Like Zhang Ning had done eight years earlier in Beijing, Spain’s Carolina Marin headed into the Olympic fortnight without a Superseries title in the same year and came home with gold. The Spaniard completes the full set of achievements required for badminton legendhood: current world #1, defending World Champion, preceded by a 2015 All England title, and now Rio gold.
By Aaron Wong. Photos: Yves Lacroix for Badmintonphoto (live)
To win at badminton, one side must impose their ideal rhythm on the match and in the women’s singles Rio Olympic final, Carolina Marin and Pursala Venkata Sindhu both chose to live and die by the sword of sensational acceleration, with the former carving out a 19-21, 21-15, 21-15 victory.
Spain’s Marin made it to the final without meeting any in-form players and the last hurdle would be her toughest match. Conversely, India’s Sindhu had to weather four stiff tests including dumping two recent Superseries champions and the top Chinese.
The Spaniard constructed and dictated the match with a dented but impenetrable game plan and fierce mental resilience. She stamped the lead in all three games and even the blip that was losing the first was largely hers to bestow.
At the first interval between games, Marin shrugged her shoulders at her coach as if to say Didn’t I do everything right so where did it go wrong? Eager at the prospect of going one up and without realising it, she made the classic mistake of breaking flow to consciously measure out failed tighter net shots during the last few exchanges when she should have continued to trust the muscle memory from all her training.
Sindhu was especially effective throughout in deflecting fast drives using her wristy reflexes which produce exceptionally steep replies often before her opponent had recovered balance.
In the no-time-to-think stakes of their incredibly pacey rallies, Sindhu’s push shots let her down and landed quite long of the rear boundary. Cognizant of this weakness, she tried as much as possible to avoid further use of this stroke by proactively designing rallies demanding less accuracy and delicacy on shuttle control.
The high velocity heavy cross-court angled play refused to abate into the rubber game. The rally of the match, as Sindhu advanced from 9-10, contained everything bar throwing the kitchen sink. Sindhu’s sharper, straight flying, quicker shot-making as a result of little torso involvement met Marin’s dangerous left-handed curving and dipping cross-court slices and in this particular instance so strained the Spaniard’s physique that she limped a little afterwards.

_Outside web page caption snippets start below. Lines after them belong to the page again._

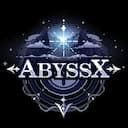 AbyssX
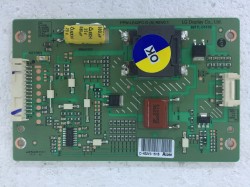 LG - 6917L-0151B , PPW-LE42FC-O (A) REV0.1 , LC420DUN PGP1 , 42PFK6309 , Led Driver Board , Led Sürücü Kartı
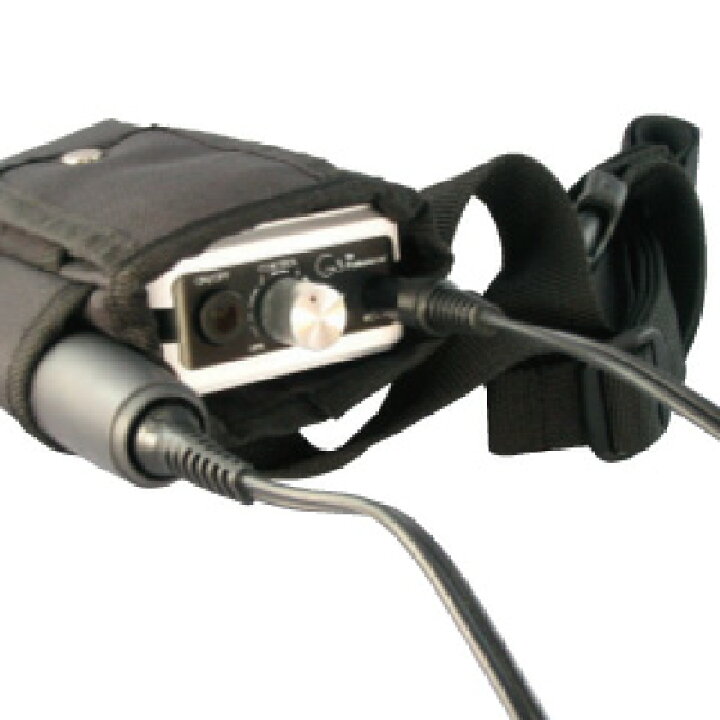 予約 ネイルマシン ネイルマシーン リューター Urawa G3 ウラワ 浦和工業 ネイルアート用品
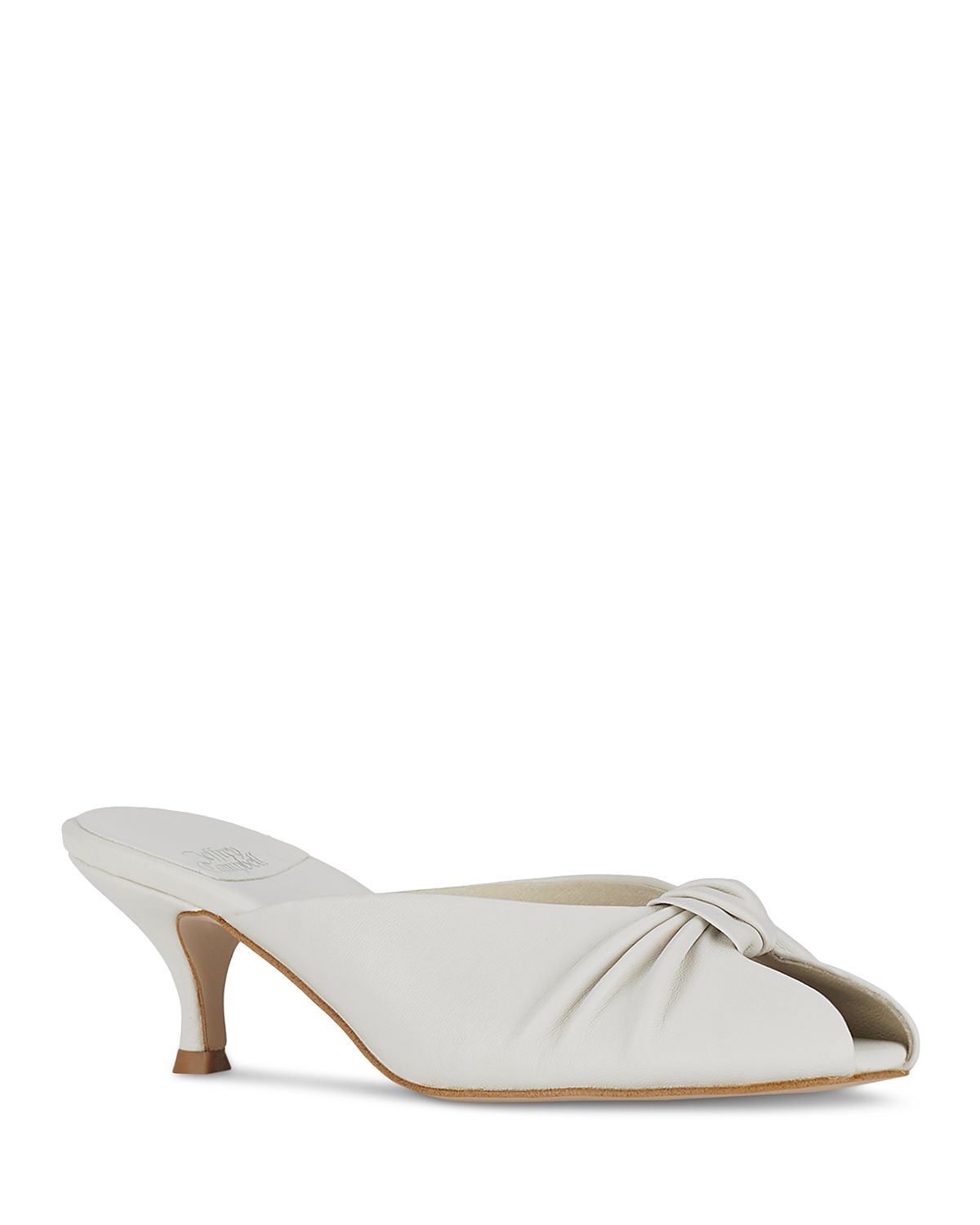 Jeffrey Campbell Women's Twista Pumps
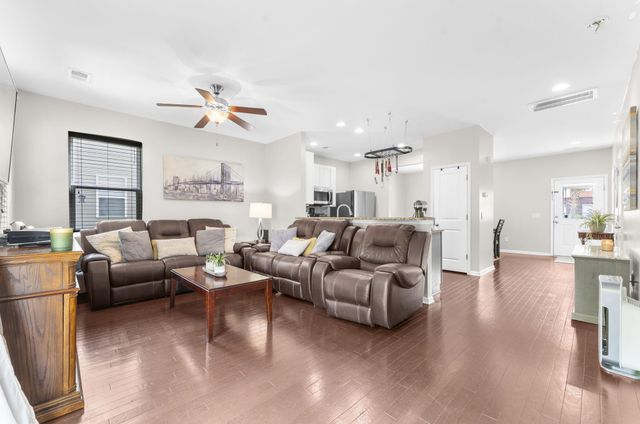 9063 Parlor Drive, Ladson, SC 29456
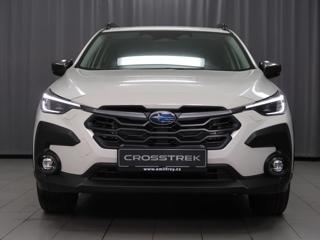 Subaru Crosstrek COMFORT 4X4. K ODBĚRU IHNED! kombi - Foto 2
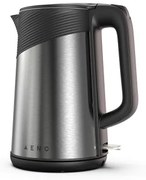 Bollitore Aeno EK3 2200 W Nero 1,7 L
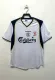 01/02 Liverpool Away Retro Jersey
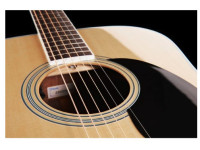takamine-ef360gf-glenn-frey-w-softcase_68ade03e299c2.jpg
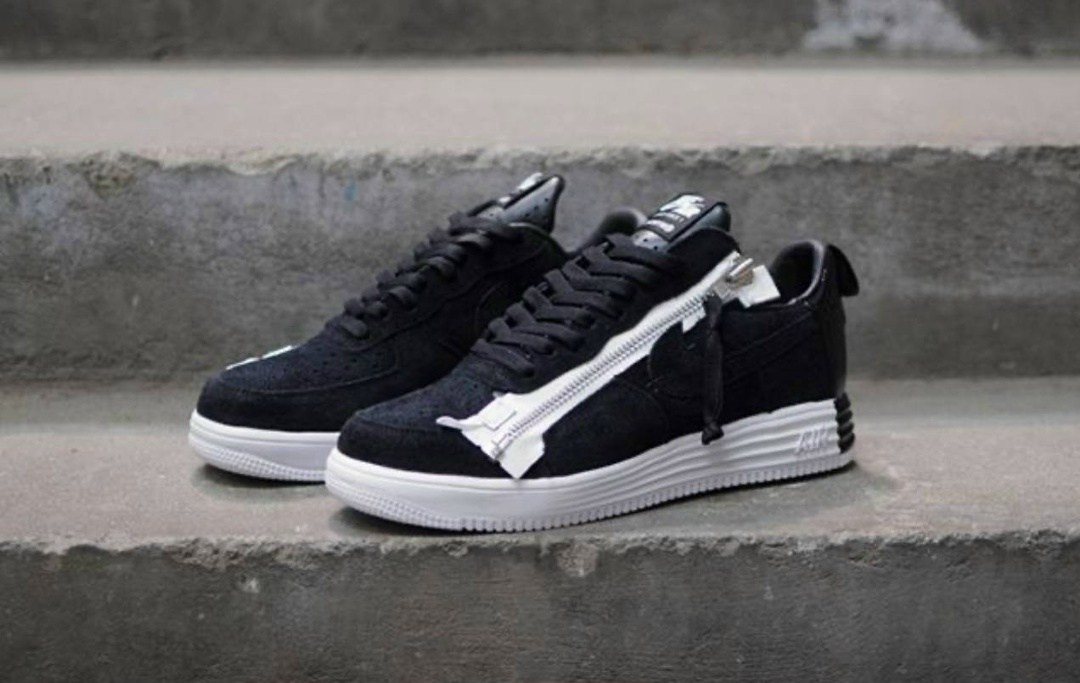 acronym nike lunar force 1,acronym x nike lunar force 1,nike air force 1 acronym,nike force 1 low lunar acronym bright crimson,кроссовки acronym x lunar force 1 nike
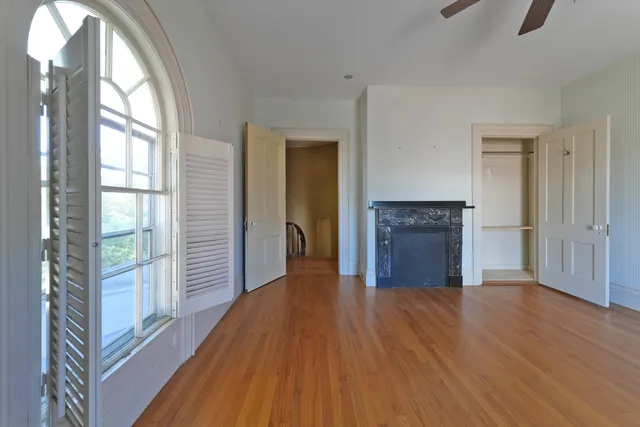 $1,368,000 | 11 Lincoln Street, Brunswick, ME 04011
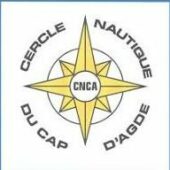CNCA Plaisance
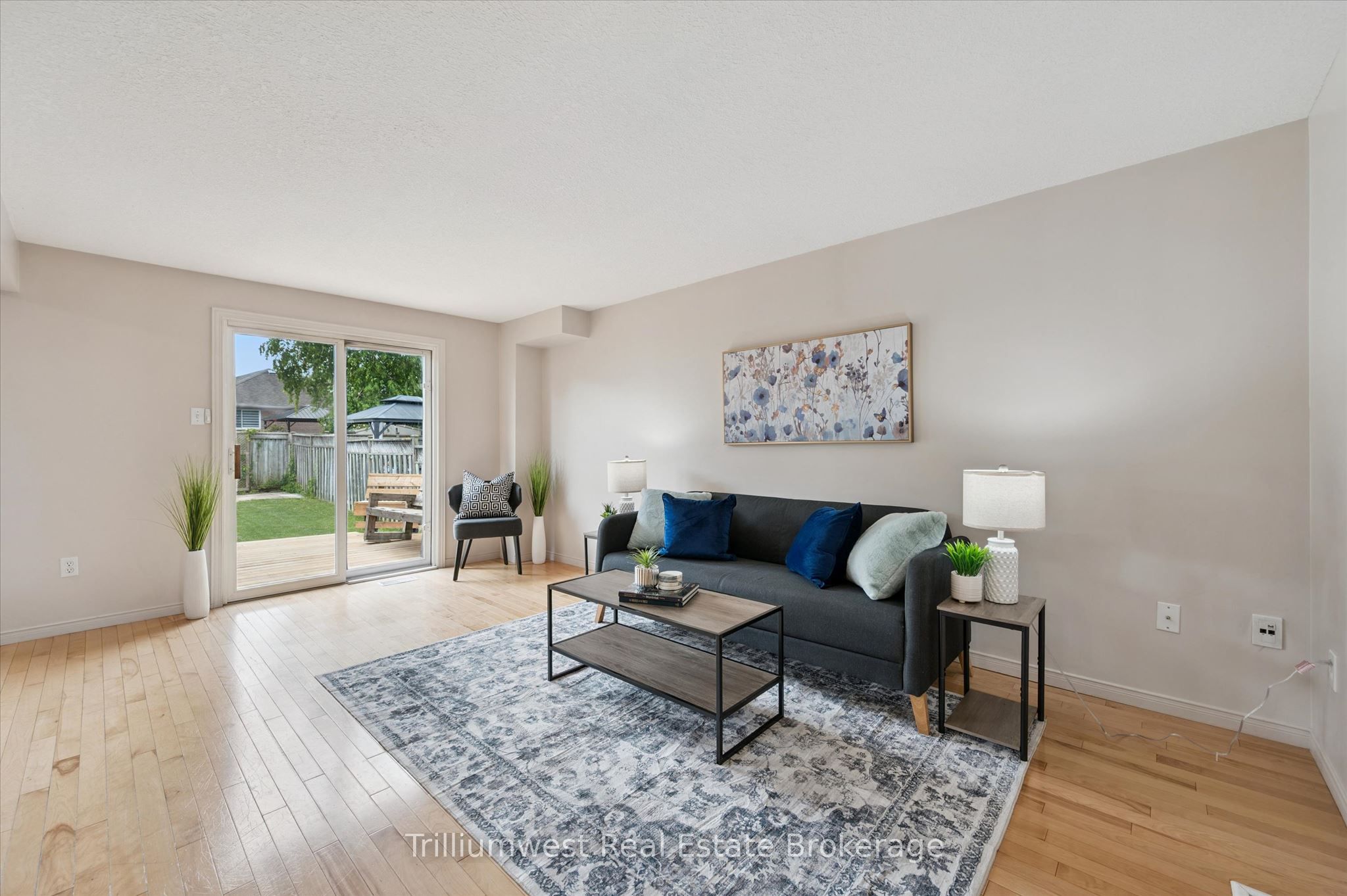 157 Stephanie Drive, Guelph, ON N1K 1X7 photo 5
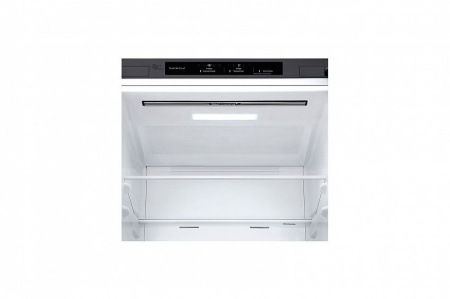 Холодильник LG GA-B509CLCL купить с доставкой по Москве и Московской области в интернет-магазине ТехноВегас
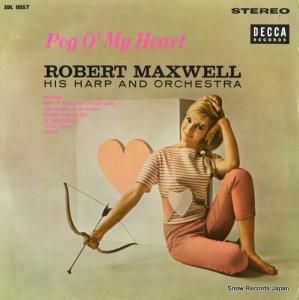 Сȡޥå ڥåޥϡ SDL10157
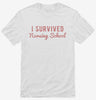I Survived Nursing School Shirt 666x695.jpg?v=1700634401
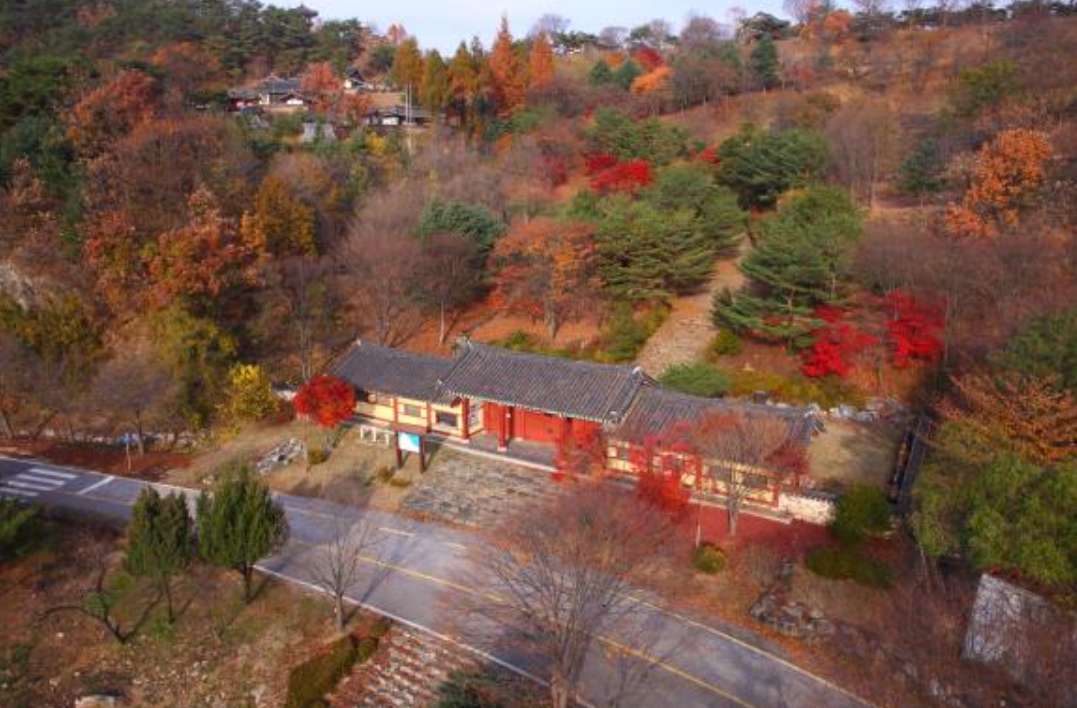 [상품코드 4465]  당일 ◆가을맞이◆ ] [KTX-당일]*석식제공*단풍명소 신흥강자!제천 배론성지+케이블카 [석식한식뷔페제공]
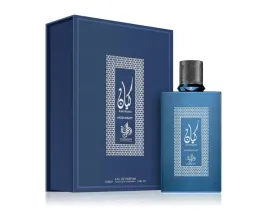 al-wataniah-kayaan-midnight-edp-m-100-ml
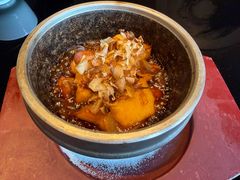 -上海苏宁宝丽嘉酒店·嘉府壹号中餐厅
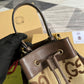 Ozarra - GCI Bags - 4516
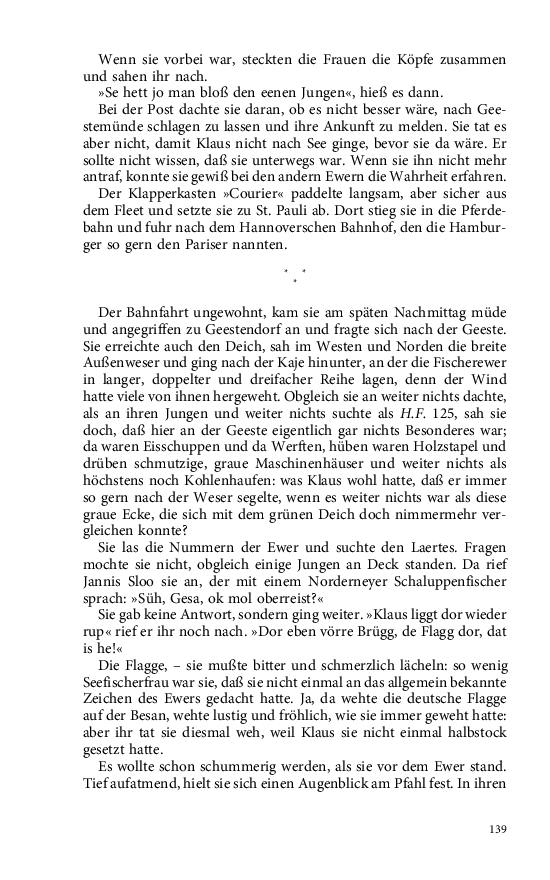 Seite 139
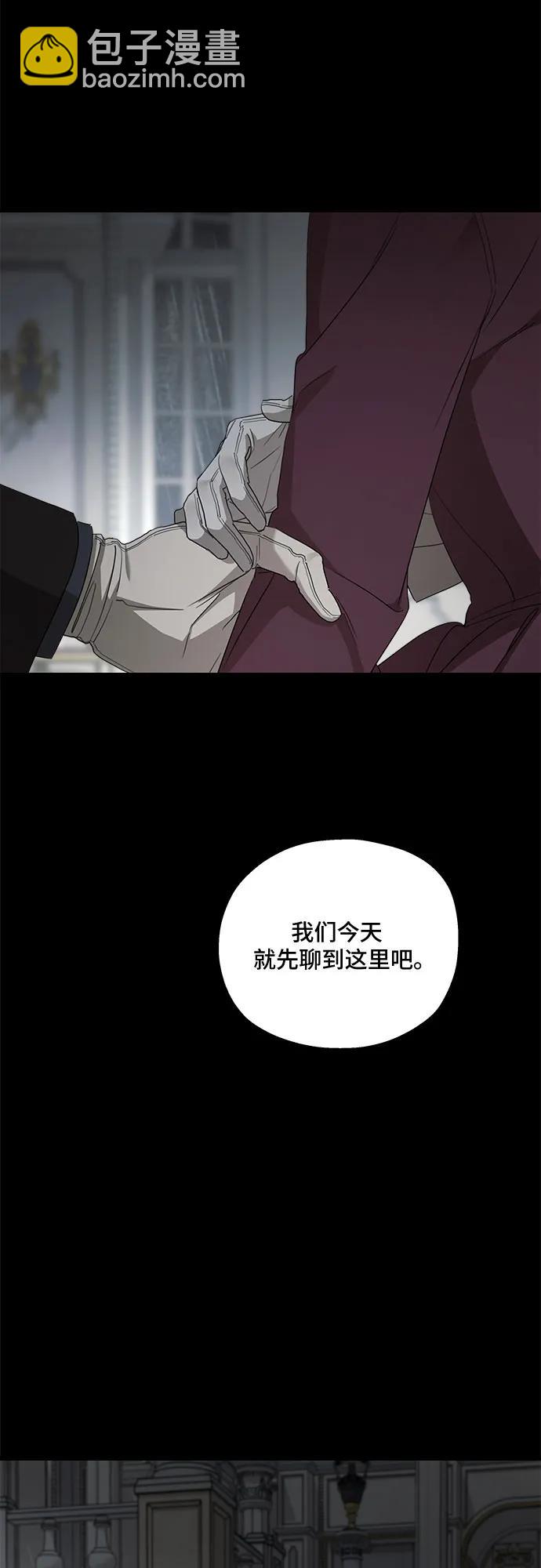 33.jpg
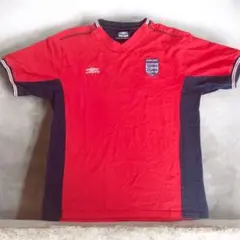 Item thumbnail for item 61f72b84-034d-4250-8fde-45ad0ff96b00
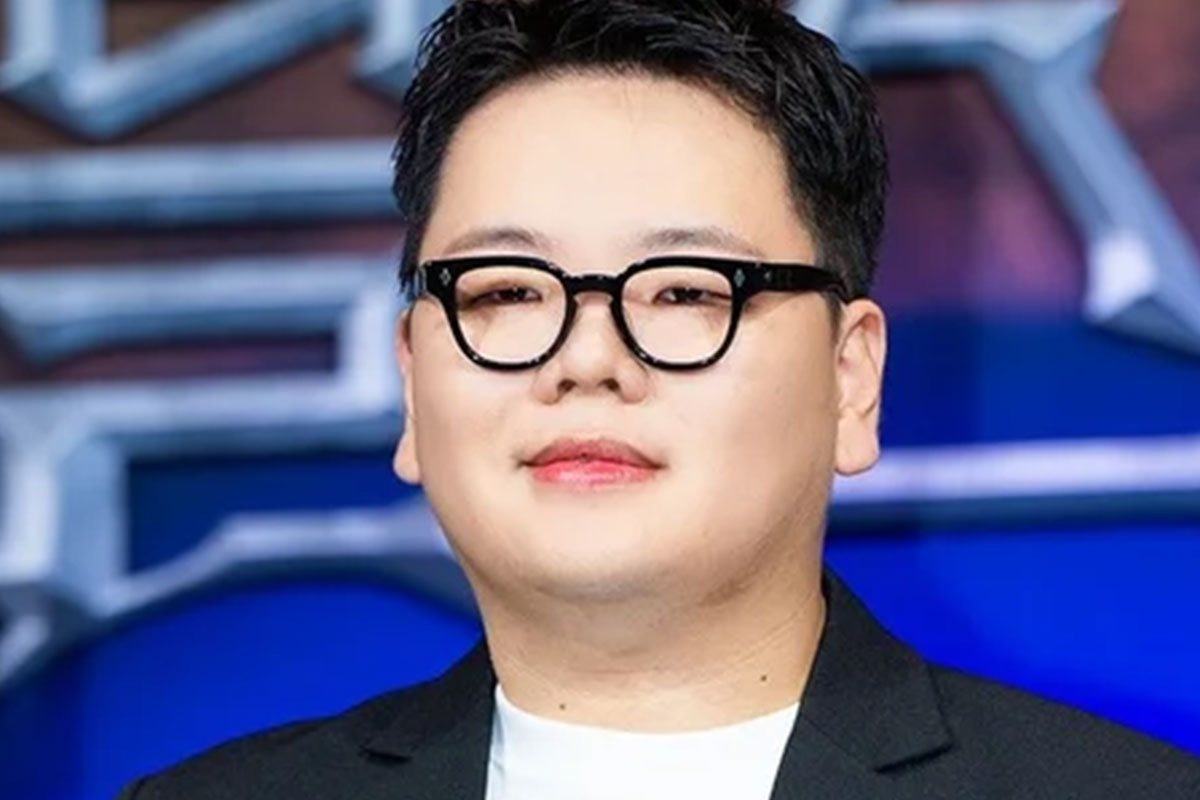 출처: TV리포트 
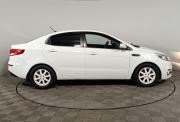 Kia Rio III Волгоград  - изображение 31
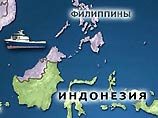 В этом районе Тихого океана много акул, и моряк чудом остался жив В этом районе Тихого океана много акул, и моряк чудом остался жив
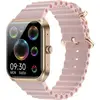 Xinji Cobee C1 Pro Smart Watch image 12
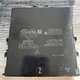 2016-2018 Toyota Prius Smart Keyless Door Entry Control Module 89990-47220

Overall, however, Marin’s superior movement around the court afforded an edge in this match because she continually addressed shuttles in the best possible balance and recovery states thus giving her good control on the shuttles, whereas Sindhu had started to play with a reduced palette of strokes to eliminate her own unforced errors.
Spanish coach Fernando Rivas promised a new Carolina Marin by the time of these Games and indeed there is a fresh major dimension about her. Marin has made it so that backing her into a corner means just asking for a Jane Bond-style escape. It is not one new fluke shot she’s innovated but a whole study of how to turn the situation that for now is for the rest of the pack to solve.
A great singles final takes two to make happen. The clash with Li Xuerui illustrated the towering quality in all departments of Marin’s badminton repertoire and then a day later P. V. Sindhu helped reveal how solidly the Spaniard could emerge from a game’s deficit and produce the same consistency under the pressure of onslaught and occasion.
The Indian player walked round to heartily congratulate her opponent with more than the usual cursory grazed handshake across the net and, likewise, Marin returned the respect by heading over to the other side to acknowledge India’s coaches.